When I started to work on the demo, and tried to load an example similar to some_ml_example.py that included import sklearn, the bottle page where it was loaded would hang up. Just loading forever, and the Apache error log would not report anything. After searching all the possible query combinations of “apache bottle import module page hangs should I quit building websites starting now”, I found one particular page that described part the issue on stackoverflow. Case in point is what’s called a deadlock; when applications are not assigned to a system-wide application group, they are considered to be an instance of Apache.
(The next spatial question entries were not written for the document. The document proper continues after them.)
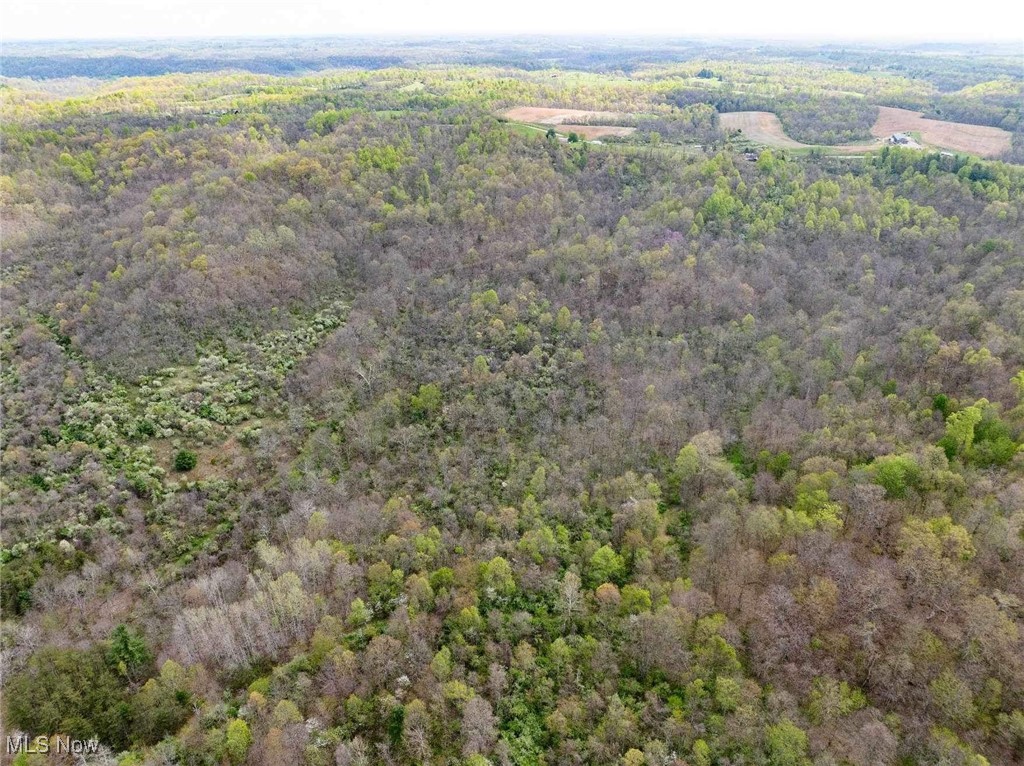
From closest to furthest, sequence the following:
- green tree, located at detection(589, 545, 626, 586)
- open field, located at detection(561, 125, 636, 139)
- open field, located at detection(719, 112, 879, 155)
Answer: green tree, located at detection(589, 545, 626, 586), open field, located at detection(719, 112, 879, 155), open field, located at detection(561, 125, 636, 139)

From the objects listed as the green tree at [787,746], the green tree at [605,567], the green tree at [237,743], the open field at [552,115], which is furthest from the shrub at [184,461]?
the open field at [552,115]

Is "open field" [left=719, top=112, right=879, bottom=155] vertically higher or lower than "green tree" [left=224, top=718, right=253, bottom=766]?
higher

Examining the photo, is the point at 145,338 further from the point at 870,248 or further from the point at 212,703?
the point at 870,248

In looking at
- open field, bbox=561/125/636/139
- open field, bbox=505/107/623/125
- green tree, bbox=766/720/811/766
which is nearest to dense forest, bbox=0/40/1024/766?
green tree, bbox=766/720/811/766

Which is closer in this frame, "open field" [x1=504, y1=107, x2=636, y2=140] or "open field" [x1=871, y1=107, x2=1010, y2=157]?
"open field" [x1=871, y1=107, x2=1010, y2=157]

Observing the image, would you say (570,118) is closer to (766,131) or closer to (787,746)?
(766,131)

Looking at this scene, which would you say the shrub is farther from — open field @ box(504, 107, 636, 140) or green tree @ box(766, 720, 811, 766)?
open field @ box(504, 107, 636, 140)

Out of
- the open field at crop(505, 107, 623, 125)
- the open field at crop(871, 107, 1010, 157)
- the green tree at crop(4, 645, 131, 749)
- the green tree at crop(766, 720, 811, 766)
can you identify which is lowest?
the green tree at crop(4, 645, 131, 749)
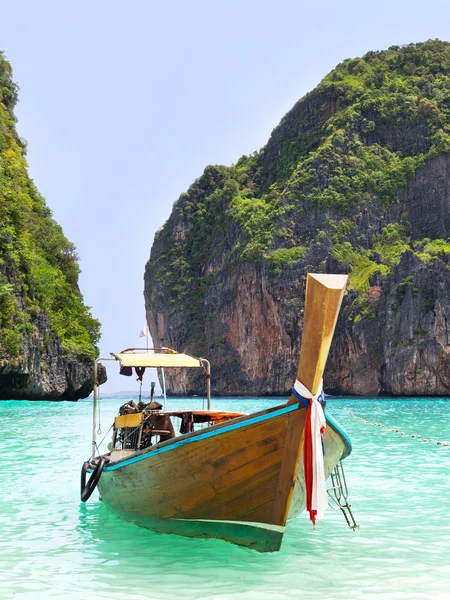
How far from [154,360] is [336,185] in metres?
80.3

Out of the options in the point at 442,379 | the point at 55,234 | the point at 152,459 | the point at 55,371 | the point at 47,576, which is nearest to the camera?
the point at 47,576

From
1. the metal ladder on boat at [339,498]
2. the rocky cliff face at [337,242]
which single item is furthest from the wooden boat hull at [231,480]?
the rocky cliff face at [337,242]

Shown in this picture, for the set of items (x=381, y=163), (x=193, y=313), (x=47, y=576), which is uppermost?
(x=381, y=163)

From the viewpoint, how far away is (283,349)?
8144 centimetres

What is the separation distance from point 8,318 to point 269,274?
4924 centimetres

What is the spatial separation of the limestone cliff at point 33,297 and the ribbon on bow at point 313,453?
3032 centimetres

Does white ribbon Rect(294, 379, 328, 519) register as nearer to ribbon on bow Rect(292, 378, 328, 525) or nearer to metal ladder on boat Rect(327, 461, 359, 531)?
ribbon on bow Rect(292, 378, 328, 525)

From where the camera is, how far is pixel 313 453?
6965 mm

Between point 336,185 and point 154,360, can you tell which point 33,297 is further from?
point 336,185

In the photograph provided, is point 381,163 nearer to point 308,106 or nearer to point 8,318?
point 308,106

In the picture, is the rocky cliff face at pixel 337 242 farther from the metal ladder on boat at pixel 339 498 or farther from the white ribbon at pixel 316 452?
the white ribbon at pixel 316 452

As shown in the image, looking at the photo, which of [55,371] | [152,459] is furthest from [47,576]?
[55,371]

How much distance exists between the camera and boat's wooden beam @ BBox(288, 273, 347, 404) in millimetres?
6512

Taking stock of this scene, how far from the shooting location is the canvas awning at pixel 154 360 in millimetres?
10664
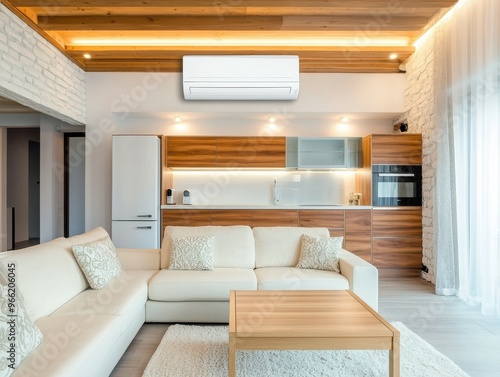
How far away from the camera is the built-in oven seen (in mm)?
4590

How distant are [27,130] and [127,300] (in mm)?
7193

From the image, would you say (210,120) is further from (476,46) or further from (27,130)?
(27,130)

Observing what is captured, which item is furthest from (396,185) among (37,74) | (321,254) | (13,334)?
(37,74)

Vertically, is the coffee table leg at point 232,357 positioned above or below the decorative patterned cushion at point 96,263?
below

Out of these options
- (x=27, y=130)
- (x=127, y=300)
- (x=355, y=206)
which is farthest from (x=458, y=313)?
(x=27, y=130)

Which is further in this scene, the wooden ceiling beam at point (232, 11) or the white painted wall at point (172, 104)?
the white painted wall at point (172, 104)

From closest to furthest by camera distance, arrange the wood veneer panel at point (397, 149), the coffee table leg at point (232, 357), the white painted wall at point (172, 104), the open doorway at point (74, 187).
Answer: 1. the coffee table leg at point (232, 357)
2. the wood veneer panel at point (397, 149)
3. the white painted wall at point (172, 104)
4. the open doorway at point (74, 187)

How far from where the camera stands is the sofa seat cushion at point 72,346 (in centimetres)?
138

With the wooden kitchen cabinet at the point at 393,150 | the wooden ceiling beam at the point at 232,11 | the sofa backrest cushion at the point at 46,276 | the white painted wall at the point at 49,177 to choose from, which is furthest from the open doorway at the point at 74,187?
the wooden kitchen cabinet at the point at 393,150

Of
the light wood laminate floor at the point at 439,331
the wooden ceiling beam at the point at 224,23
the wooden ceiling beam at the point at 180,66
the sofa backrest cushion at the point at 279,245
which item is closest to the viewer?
the light wood laminate floor at the point at 439,331

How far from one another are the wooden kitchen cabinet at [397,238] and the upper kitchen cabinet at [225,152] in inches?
66.9

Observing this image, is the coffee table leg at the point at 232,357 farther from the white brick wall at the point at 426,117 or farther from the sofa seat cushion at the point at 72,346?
the white brick wall at the point at 426,117

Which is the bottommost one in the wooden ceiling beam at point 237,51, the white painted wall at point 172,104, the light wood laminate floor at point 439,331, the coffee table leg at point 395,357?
the light wood laminate floor at point 439,331

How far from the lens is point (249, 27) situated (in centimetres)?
390
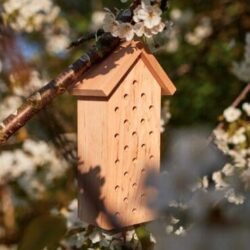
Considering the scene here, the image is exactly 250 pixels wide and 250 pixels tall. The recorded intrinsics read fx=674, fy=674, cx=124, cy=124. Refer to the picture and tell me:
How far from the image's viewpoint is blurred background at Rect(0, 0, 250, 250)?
A: 155 centimetres

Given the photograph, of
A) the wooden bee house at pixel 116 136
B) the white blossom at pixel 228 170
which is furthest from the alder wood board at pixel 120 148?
the white blossom at pixel 228 170

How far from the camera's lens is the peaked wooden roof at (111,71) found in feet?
4.39

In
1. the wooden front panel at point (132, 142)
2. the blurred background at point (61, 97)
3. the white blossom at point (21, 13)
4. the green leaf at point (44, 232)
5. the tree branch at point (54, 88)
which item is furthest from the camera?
the white blossom at point (21, 13)

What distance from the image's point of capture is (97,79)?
1352 mm

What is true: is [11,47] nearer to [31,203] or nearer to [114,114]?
[114,114]

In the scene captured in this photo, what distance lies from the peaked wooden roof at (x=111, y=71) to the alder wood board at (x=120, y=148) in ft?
0.10

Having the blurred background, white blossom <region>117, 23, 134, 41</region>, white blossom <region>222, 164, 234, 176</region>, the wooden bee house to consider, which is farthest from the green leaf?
white blossom <region>222, 164, 234, 176</region>

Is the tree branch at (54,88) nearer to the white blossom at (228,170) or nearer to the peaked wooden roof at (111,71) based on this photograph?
the peaked wooden roof at (111,71)

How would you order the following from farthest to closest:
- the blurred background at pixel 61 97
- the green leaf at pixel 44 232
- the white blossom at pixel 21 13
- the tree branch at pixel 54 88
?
1. the white blossom at pixel 21 13
2. the blurred background at pixel 61 97
3. the tree branch at pixel 54 88
4. the green leaf at pixel 44 232

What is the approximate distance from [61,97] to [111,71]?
357 cm

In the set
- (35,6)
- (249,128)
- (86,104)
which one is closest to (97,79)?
(86,104)

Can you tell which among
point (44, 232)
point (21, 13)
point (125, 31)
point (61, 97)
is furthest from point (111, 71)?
point (61, 97)

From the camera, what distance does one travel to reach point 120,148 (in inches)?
55.2

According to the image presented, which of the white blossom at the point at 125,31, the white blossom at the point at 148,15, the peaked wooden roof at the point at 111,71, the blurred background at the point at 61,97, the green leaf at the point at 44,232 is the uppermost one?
the blurred background at the point at 61,97
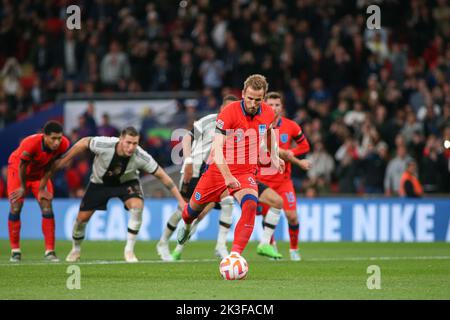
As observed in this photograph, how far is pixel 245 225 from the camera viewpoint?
1098cm

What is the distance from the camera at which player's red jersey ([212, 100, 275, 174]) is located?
11.3 m

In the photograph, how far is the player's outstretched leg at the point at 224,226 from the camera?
1538 centimetres

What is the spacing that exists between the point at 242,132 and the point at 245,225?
47.2 inches

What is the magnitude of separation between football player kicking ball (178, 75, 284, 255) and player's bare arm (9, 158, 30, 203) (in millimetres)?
3306

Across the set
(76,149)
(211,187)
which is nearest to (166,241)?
(76,149)

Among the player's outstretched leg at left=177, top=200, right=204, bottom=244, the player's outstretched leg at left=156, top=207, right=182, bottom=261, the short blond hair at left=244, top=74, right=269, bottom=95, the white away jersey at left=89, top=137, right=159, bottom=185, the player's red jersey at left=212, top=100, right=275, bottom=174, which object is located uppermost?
the short blond hair at left=244, top=74, right=269, bottom=95

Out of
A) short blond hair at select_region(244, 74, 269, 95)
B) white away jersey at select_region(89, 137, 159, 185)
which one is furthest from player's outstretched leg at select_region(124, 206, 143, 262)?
short blond hair at select_region(244, 74, 269, 95)

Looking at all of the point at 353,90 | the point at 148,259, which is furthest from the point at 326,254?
the point at 353,90

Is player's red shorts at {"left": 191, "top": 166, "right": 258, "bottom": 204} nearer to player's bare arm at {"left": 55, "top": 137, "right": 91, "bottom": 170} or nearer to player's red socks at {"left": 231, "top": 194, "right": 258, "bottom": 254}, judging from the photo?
player's red socks at {"left": 231, "top": 194, "right": 258, "bottom": 254}

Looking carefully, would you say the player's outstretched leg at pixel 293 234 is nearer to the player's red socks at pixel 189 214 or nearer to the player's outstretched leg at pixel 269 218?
the player's outstretched leg at pixel 269 218

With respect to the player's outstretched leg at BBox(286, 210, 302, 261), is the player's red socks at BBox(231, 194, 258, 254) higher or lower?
higher

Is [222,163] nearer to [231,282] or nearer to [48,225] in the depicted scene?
[231,282]

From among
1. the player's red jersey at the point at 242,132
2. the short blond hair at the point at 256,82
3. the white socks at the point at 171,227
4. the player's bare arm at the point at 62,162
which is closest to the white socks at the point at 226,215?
the white socks at the point at 171,227

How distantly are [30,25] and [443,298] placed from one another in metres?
22.6
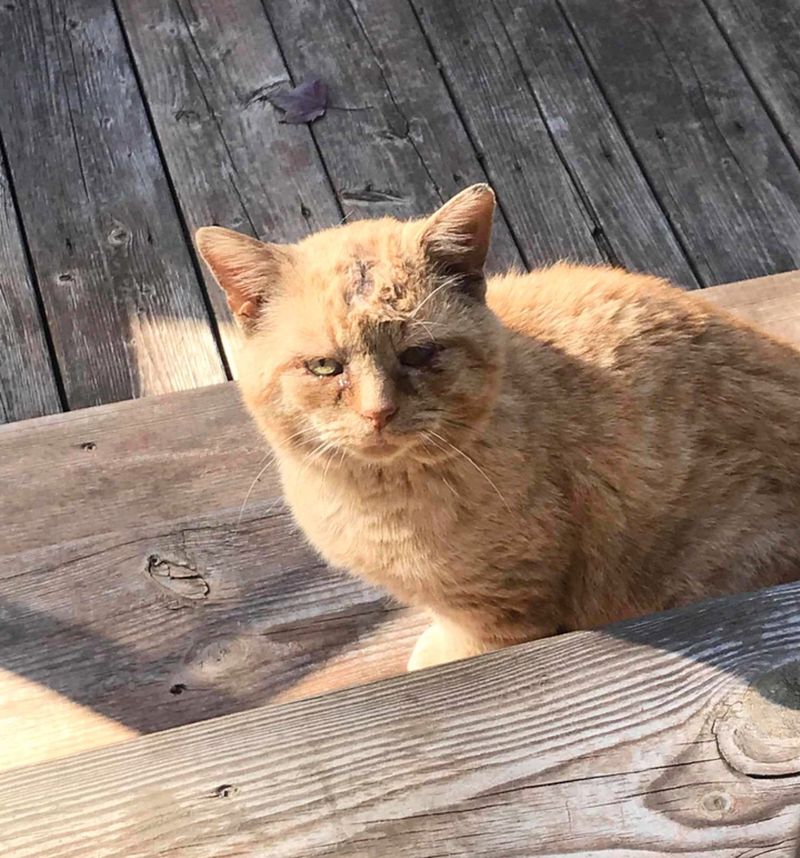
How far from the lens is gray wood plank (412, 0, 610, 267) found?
3.16m

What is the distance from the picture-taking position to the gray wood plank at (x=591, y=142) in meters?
3.14

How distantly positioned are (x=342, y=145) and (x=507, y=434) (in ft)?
5.67

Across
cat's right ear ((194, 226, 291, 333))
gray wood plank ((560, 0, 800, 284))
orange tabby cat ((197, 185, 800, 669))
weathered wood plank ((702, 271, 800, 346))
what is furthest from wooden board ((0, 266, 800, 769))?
gray wood plank ((560, 0, 800, 284))

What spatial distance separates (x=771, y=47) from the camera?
3602 millimetres

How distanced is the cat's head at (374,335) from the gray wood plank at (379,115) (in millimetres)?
1226

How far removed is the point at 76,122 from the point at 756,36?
2351mm

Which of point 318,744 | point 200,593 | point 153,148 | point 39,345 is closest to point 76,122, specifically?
point 153,148

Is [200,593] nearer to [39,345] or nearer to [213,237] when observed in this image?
[213,237]

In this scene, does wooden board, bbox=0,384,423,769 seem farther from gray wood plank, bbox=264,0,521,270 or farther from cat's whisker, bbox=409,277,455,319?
gray wood plank, bbox=264,0,521,270

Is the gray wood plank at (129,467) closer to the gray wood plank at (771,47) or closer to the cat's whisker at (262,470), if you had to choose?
the cat's whisker at (262,470)

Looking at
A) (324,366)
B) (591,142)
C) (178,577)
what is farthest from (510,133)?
(178,577)

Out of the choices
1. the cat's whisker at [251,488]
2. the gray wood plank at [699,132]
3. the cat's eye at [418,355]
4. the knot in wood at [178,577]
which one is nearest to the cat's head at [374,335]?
the cat's eye at [418,355]

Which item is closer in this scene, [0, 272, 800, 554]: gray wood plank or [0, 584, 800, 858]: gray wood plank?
[0, 584, 800, 858]: gray wood plank

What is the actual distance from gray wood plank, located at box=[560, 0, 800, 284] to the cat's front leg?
1523 mm
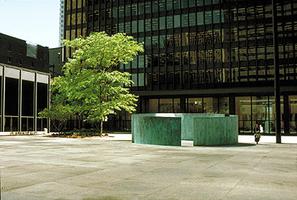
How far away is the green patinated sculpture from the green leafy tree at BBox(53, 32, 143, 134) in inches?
488

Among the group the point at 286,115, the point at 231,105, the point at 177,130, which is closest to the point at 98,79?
the point at 177,130

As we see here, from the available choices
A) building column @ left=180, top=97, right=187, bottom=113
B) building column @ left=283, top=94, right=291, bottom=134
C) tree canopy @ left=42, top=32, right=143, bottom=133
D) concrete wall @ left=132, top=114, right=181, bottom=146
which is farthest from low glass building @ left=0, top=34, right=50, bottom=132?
building column @ left=283, top=94, right=291, bottom=134

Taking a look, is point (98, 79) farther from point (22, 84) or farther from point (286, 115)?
point (286, 115)

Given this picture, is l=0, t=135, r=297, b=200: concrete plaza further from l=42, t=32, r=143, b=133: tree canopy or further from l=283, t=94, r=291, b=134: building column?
l=283, t=94, r=291, b=134: building column

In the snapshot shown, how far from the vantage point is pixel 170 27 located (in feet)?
182

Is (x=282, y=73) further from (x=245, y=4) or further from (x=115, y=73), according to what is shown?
(x=115, y=73)

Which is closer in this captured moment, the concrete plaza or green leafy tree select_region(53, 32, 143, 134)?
the concrete plaza

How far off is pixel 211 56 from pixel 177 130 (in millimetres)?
30606

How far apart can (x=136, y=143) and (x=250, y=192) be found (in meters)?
17.1

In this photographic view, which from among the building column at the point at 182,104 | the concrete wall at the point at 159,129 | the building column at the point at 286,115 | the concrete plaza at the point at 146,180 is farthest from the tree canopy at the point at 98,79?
the concrete plaza at the point at 146,180

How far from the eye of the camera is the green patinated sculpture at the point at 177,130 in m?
23.0

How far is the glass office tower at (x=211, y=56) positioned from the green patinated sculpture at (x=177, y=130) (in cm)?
2440

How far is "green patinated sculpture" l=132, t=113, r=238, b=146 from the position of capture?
22984 millimetres

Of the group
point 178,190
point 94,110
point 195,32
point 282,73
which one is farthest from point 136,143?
point 195,32
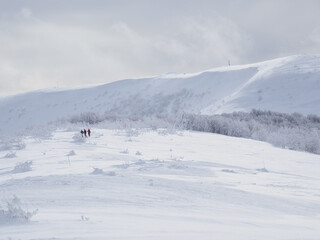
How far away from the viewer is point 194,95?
4975cm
Now, Apache doesn’t like doing any heavy lifting in terms of loading of interpreting, caching and running processes; that’s why most of that stuff is capped to a maximum amount of CPU and Memory load. This is why imports of very large packages take forever and will probably never resolve in any time that users of your website would want to wait. Now, the issue should actually already be resolved! After all, we included the WSGI Applictiongroup to be %{GLOBAL}, which should do processing on the local system. Apparently that’s not working very well now is it? I carried on looking up what might be the issue, when I struck upon another stackoverflow post that mentioned specifying the Process and Applicationgroup separately in newer versions of mod_wsgi. The changes required for this are again done in the /etc/apache2/sites-enabled/yourapp.wsgi, as follows:

WSGIDaemonProcess yourapp user=you group=somegroup processes=1 threads=5
WSGIApplication /yourapp /dir/to/app/app.wsgi process-group=yourapp application-group=%{GLOBAL}
<Directory /home/directory/to/webserver/html/appdir/app.wsgi>
  WSGIProcessGroup %{GLOBAL}
  WSGIApplicationGroup %{GLOBAL}
  Order deny,allow
  Allow from all
</Directory>

Now after a good sudo service apache2 restart you application should be working as expected! Hope this helped!